(Image-based spatial reasoning data)

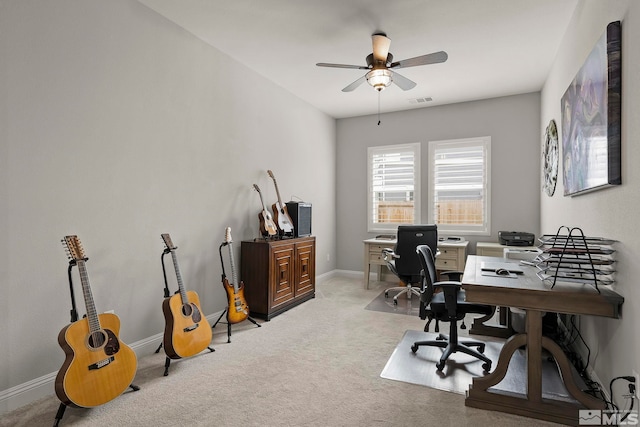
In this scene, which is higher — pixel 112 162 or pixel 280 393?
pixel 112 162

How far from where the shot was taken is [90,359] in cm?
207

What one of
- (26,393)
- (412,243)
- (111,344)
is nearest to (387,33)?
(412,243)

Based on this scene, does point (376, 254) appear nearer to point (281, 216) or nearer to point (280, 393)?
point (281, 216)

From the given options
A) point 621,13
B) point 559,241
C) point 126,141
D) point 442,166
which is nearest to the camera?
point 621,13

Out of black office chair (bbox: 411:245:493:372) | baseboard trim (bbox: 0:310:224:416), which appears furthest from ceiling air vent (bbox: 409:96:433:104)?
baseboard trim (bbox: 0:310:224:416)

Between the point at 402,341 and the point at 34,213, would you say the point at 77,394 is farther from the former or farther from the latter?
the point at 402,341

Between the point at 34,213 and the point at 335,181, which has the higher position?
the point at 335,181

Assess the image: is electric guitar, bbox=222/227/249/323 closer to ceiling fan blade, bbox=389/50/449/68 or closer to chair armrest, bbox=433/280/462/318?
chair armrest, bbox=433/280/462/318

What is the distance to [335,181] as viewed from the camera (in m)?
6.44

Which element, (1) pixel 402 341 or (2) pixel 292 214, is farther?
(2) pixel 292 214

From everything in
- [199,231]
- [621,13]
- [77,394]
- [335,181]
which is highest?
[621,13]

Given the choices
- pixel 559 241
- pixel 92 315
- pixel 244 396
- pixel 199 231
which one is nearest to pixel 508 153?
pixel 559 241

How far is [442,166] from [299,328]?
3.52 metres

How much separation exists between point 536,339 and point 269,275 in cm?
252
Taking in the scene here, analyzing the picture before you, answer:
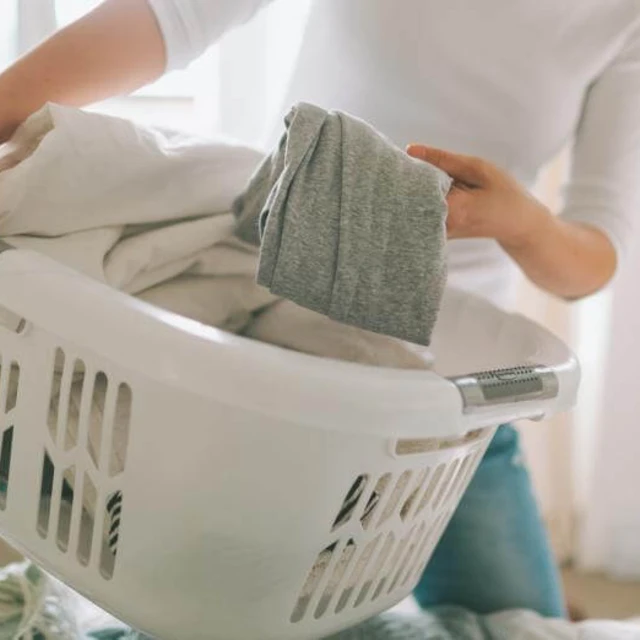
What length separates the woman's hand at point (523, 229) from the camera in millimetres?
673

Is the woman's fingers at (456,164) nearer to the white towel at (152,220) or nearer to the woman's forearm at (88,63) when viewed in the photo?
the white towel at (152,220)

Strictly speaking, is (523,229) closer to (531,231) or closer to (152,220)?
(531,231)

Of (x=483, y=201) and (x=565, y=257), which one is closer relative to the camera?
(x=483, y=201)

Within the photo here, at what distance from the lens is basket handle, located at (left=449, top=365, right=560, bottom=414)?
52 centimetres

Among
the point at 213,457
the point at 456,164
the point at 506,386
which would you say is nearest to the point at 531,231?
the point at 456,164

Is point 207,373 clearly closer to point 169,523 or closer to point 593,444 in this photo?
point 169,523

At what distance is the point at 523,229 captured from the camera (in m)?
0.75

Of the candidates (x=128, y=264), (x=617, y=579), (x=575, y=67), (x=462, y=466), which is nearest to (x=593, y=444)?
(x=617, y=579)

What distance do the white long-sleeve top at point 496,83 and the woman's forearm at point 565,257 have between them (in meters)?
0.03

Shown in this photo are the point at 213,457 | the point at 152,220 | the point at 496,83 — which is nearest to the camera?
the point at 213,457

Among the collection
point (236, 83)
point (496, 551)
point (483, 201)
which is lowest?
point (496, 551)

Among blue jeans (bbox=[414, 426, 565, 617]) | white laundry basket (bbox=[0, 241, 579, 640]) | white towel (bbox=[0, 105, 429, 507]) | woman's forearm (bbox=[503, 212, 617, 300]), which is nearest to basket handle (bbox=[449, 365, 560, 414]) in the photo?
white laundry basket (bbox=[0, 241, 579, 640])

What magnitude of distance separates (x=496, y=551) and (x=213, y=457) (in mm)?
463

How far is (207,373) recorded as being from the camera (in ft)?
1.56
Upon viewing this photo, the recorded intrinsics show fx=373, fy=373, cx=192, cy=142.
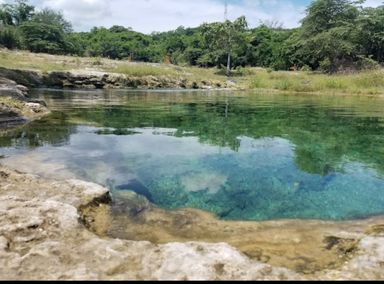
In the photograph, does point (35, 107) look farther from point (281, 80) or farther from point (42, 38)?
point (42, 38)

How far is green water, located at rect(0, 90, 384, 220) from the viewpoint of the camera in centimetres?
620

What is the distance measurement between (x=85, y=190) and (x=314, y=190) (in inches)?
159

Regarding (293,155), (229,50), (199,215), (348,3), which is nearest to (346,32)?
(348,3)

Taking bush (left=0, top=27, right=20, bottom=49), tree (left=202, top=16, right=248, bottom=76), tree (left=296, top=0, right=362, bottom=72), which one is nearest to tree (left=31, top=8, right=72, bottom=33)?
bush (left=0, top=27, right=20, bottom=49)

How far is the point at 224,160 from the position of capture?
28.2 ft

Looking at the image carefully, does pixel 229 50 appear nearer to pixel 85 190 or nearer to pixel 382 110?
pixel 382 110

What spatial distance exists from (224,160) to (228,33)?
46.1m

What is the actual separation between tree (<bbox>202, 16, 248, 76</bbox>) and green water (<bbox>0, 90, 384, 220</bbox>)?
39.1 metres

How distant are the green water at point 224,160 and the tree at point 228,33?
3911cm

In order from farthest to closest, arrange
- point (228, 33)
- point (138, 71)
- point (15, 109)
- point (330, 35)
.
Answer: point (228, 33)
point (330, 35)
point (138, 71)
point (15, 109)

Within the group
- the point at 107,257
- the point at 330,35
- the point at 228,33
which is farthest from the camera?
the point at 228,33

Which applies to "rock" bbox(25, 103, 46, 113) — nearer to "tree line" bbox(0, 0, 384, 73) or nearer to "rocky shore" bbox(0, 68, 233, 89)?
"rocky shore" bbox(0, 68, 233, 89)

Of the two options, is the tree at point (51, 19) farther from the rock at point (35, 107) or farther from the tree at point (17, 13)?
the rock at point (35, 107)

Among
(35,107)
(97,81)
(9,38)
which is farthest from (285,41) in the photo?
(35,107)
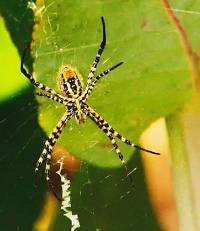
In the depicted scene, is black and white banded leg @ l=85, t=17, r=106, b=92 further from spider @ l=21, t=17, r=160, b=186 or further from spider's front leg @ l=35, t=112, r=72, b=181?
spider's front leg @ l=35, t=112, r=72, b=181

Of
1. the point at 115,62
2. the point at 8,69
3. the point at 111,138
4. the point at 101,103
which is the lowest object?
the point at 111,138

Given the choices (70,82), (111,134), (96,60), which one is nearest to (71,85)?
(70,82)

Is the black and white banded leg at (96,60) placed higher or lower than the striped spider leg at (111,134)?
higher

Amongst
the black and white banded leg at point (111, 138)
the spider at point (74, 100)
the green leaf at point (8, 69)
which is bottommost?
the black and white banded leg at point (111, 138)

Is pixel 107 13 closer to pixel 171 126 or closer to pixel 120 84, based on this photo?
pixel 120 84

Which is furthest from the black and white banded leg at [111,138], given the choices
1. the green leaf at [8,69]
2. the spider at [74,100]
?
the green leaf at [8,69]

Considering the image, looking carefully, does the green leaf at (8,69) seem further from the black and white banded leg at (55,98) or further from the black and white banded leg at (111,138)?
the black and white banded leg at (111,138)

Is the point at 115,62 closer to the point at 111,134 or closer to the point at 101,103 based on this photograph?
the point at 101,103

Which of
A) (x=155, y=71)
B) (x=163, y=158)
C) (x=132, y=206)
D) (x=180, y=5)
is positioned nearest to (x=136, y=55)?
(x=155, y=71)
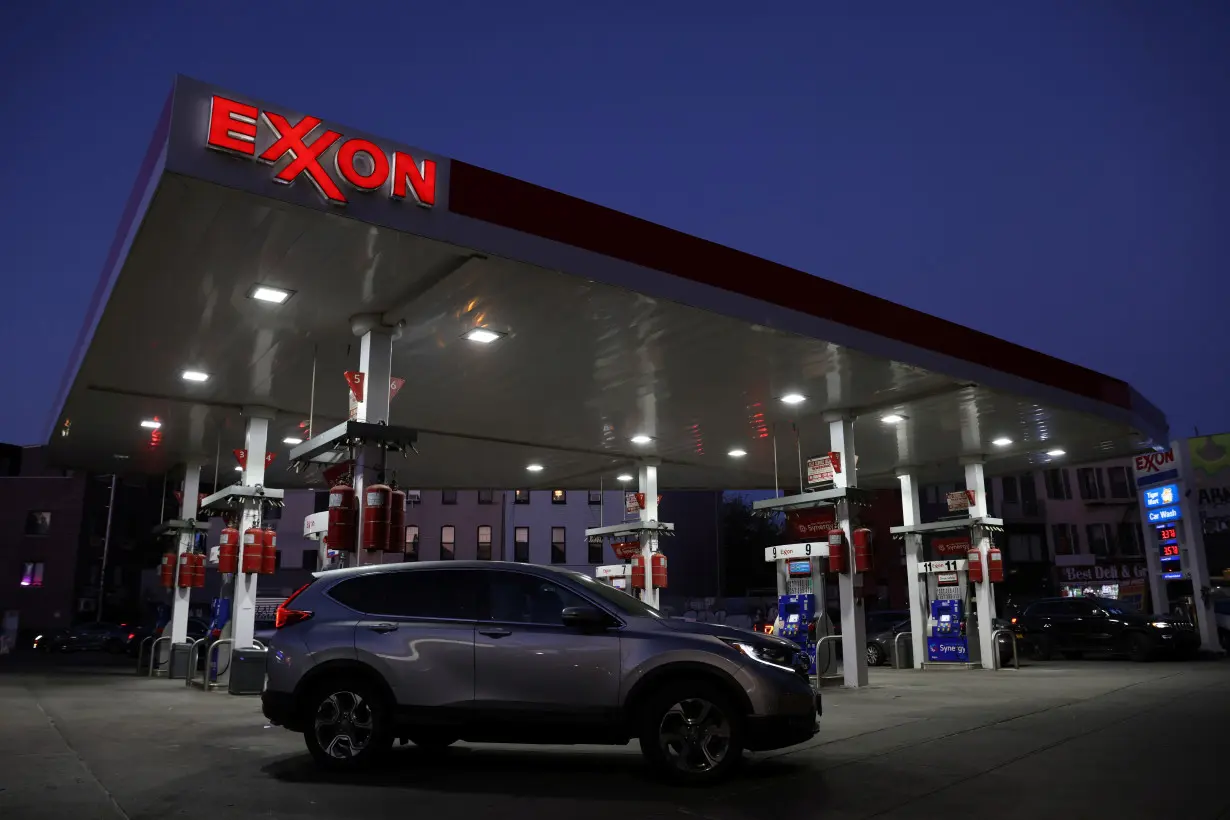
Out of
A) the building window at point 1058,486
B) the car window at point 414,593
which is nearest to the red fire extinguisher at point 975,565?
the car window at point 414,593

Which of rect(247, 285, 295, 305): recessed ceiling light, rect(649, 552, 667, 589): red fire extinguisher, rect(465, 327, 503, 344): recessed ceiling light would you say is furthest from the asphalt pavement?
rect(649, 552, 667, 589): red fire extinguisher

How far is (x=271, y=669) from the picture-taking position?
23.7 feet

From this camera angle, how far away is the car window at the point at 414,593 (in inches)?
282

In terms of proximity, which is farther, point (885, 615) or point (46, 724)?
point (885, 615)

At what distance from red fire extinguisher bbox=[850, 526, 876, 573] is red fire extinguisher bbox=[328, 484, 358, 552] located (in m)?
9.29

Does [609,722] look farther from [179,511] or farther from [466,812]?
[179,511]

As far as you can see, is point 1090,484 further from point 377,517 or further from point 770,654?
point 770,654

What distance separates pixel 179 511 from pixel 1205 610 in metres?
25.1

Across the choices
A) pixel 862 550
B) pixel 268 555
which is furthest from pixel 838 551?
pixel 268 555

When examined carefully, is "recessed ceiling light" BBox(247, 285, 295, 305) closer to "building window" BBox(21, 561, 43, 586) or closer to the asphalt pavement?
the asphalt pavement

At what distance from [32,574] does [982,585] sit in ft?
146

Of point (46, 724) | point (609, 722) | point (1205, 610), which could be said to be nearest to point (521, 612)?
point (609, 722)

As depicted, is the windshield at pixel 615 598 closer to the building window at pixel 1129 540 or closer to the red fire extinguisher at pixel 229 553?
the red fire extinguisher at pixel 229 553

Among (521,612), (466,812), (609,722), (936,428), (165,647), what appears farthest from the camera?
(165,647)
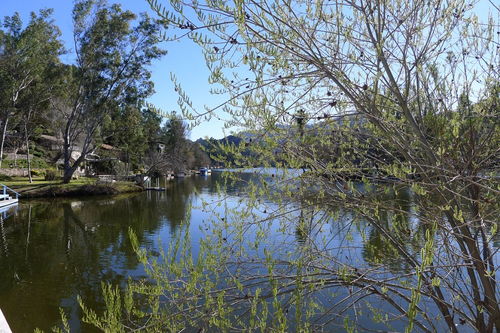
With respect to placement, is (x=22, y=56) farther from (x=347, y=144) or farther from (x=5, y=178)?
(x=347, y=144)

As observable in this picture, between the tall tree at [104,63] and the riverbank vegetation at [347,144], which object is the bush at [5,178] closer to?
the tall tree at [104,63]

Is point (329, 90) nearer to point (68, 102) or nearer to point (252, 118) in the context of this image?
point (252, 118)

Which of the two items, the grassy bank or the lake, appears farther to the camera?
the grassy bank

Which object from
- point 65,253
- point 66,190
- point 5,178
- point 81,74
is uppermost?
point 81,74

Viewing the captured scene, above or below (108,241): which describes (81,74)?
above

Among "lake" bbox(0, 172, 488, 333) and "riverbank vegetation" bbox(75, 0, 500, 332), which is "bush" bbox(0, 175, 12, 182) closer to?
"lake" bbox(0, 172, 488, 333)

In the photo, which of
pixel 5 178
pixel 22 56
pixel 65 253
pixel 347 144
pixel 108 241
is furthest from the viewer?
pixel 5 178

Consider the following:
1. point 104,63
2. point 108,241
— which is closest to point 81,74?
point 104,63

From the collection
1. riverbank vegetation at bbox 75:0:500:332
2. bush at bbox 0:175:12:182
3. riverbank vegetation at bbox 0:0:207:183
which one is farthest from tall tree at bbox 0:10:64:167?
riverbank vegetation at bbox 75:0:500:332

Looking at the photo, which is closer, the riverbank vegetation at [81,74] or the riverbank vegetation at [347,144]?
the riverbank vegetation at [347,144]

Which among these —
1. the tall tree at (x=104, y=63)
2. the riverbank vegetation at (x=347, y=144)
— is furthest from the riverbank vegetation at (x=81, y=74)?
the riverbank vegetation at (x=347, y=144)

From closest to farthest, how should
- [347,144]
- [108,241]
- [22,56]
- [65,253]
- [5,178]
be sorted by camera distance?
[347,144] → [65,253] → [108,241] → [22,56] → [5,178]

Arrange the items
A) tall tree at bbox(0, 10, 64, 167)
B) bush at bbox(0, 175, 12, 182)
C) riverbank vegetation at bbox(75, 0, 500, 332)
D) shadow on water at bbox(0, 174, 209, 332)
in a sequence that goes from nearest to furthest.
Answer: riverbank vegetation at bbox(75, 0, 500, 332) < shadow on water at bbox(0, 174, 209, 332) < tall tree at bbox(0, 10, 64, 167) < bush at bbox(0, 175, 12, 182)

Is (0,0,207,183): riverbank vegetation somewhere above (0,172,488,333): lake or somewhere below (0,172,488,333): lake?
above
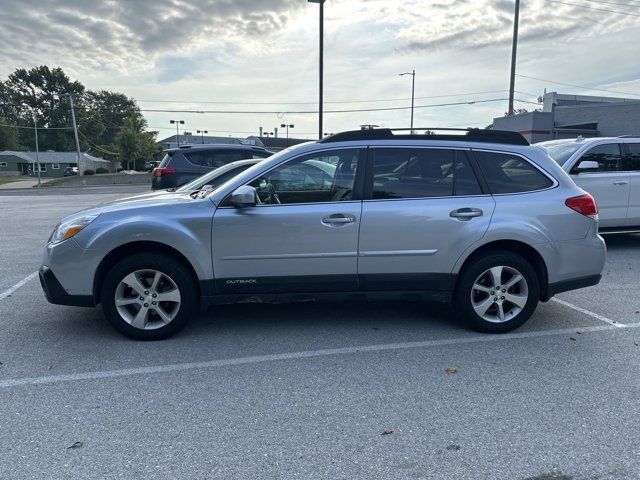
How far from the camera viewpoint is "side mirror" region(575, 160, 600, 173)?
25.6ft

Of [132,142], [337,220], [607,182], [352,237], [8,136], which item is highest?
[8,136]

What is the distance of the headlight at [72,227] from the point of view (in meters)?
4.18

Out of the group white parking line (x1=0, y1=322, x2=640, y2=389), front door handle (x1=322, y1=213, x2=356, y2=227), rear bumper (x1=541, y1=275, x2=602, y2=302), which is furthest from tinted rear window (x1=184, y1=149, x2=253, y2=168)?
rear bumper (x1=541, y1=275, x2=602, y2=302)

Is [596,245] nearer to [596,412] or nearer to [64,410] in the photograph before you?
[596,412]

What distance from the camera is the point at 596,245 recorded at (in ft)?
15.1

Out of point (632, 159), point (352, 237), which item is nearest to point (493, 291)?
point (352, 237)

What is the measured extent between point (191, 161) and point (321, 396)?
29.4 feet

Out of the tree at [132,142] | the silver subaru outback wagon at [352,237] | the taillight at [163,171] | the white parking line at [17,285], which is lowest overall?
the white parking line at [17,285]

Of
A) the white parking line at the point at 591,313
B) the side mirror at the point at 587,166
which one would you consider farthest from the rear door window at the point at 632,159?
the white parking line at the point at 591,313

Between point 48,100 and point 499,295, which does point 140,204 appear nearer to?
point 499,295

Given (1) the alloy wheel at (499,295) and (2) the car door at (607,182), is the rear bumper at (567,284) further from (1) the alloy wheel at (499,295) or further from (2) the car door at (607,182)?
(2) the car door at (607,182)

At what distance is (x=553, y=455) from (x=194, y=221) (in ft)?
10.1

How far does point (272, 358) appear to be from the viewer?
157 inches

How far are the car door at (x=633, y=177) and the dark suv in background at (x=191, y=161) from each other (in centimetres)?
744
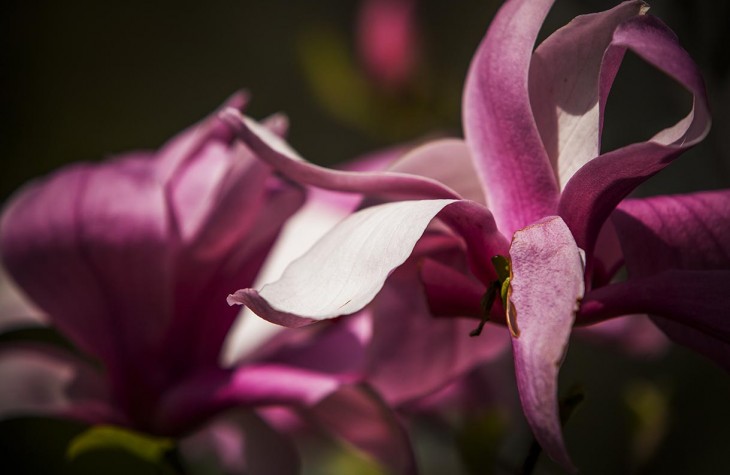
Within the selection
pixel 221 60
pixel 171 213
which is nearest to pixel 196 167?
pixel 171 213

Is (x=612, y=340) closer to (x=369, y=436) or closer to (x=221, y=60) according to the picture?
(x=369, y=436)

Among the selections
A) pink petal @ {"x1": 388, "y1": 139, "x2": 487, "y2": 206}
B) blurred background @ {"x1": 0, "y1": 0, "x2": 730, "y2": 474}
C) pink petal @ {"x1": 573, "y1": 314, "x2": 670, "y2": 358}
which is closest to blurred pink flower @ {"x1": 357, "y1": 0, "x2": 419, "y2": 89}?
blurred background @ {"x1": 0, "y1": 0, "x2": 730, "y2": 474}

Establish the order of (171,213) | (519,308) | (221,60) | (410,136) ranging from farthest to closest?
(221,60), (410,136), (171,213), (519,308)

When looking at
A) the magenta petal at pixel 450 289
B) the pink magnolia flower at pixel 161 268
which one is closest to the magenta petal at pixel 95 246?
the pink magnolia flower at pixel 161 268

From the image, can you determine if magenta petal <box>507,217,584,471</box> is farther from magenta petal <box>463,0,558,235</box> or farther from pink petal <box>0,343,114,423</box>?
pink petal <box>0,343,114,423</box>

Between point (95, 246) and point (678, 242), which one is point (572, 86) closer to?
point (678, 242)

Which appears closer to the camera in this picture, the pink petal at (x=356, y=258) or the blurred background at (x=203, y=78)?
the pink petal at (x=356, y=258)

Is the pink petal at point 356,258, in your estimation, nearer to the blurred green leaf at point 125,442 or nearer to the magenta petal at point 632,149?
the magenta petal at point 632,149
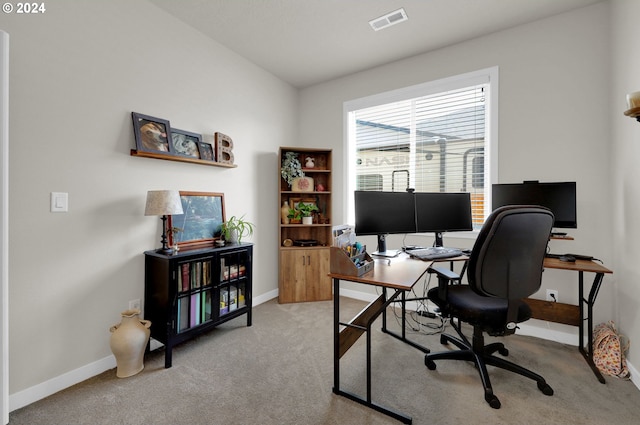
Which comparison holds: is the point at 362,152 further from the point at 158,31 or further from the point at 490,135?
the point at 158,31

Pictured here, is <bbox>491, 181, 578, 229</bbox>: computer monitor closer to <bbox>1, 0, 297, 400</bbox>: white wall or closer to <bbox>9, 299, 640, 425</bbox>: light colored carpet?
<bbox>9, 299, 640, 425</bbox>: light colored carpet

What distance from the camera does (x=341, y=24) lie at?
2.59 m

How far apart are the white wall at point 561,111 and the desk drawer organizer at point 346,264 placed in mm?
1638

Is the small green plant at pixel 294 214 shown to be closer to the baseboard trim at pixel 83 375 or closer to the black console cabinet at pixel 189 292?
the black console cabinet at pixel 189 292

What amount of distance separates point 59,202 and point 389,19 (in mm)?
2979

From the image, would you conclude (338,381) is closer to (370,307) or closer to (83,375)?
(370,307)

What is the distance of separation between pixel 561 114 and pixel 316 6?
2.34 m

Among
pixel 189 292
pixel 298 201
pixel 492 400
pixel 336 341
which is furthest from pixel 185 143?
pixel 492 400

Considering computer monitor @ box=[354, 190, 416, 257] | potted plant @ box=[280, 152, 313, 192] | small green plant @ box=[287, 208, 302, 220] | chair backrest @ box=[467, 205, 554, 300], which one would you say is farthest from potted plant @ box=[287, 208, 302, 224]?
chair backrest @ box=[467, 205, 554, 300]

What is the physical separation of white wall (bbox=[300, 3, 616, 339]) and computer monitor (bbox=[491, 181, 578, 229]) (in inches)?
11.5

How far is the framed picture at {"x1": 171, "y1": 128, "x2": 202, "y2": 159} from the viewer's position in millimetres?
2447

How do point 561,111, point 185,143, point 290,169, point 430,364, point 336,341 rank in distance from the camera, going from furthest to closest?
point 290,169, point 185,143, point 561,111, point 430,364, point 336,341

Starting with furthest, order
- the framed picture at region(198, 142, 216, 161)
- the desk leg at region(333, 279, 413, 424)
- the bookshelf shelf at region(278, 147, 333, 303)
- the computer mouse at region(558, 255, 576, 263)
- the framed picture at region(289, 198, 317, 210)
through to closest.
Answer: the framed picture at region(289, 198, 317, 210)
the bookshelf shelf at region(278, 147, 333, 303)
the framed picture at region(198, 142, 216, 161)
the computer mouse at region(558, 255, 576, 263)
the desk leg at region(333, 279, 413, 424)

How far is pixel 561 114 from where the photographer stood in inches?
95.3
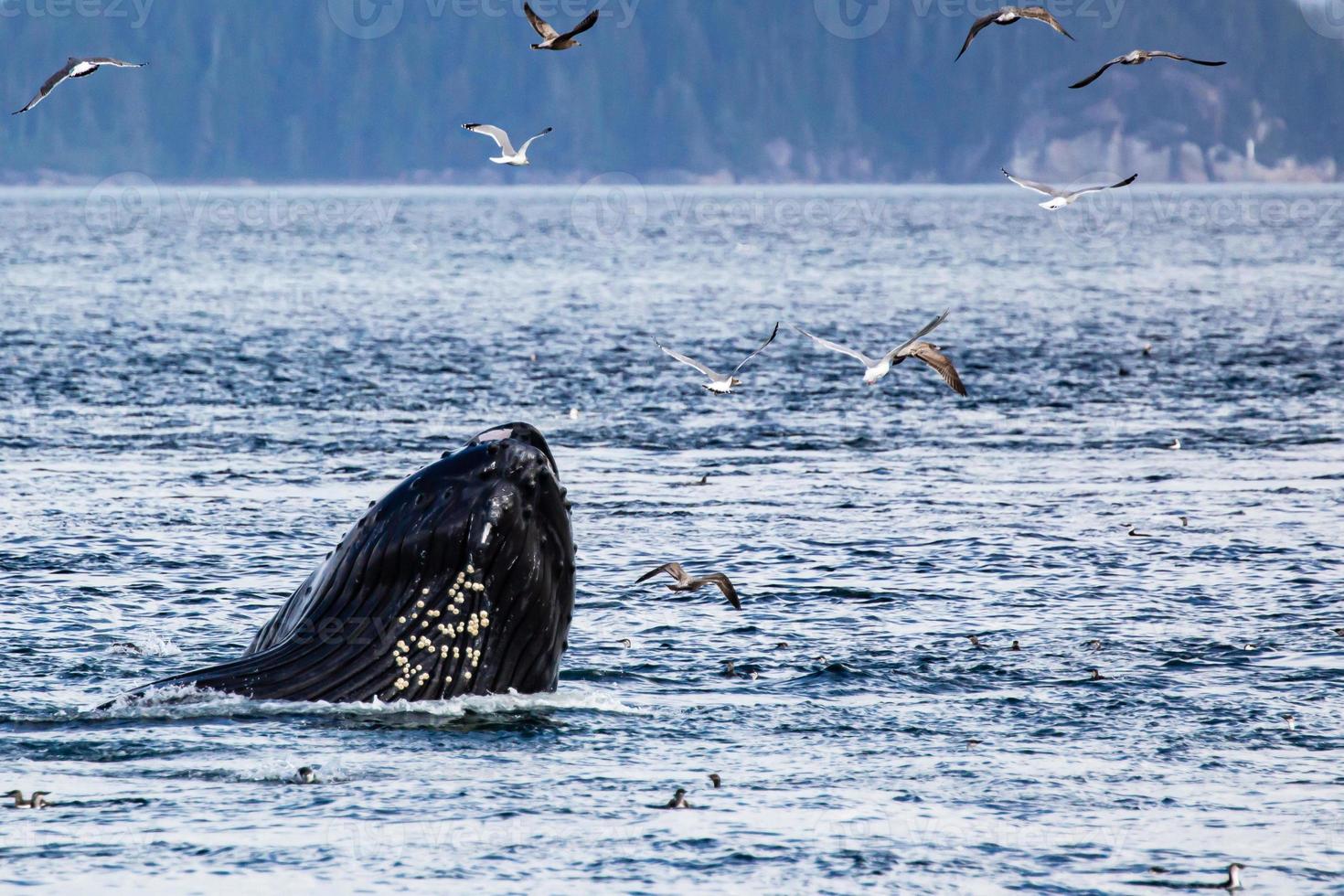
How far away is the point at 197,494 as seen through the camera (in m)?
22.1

## Instructions to follow
Pictures are not part of the copy; reproduce exactly and only the lines from the line containing "How do point" through the end of the listing.

## Result of this task
How do point 561,111, point 185,143, point 290,169, point 430,364, point 336,341 rank in distance from the camera, going from furthest to closest?
point 290,169, point 185,143, point 561,111, point 430,364, point 336,341

Starting with furthest, order
- the framed picture at region(198, 142, 216, 161)
- the desk leg at region(333, 279, 413, 424)
- the bookshelf shelf at region(278, 147, 333, 303)
- the computer mouse at region(558, 255, 576, 263)
- the framed picture at region(289, 198, 317, 210)
through to closest.
Answer: the framed picture at region(289, 198, 317, 210)
the bookshelf shelf at region(278, 147, 333, 303)
the framed picture at region(198, 142, 216, 161)
the computer mouse at region(558, 255, 576, 263)
the desk leg at region(333, 279, 413, 424)

How far is pixel 561 114 from where the photographer stood in inches?
95.3
How far away is the point at 197,494 as seen through the camera (in m)?
22.1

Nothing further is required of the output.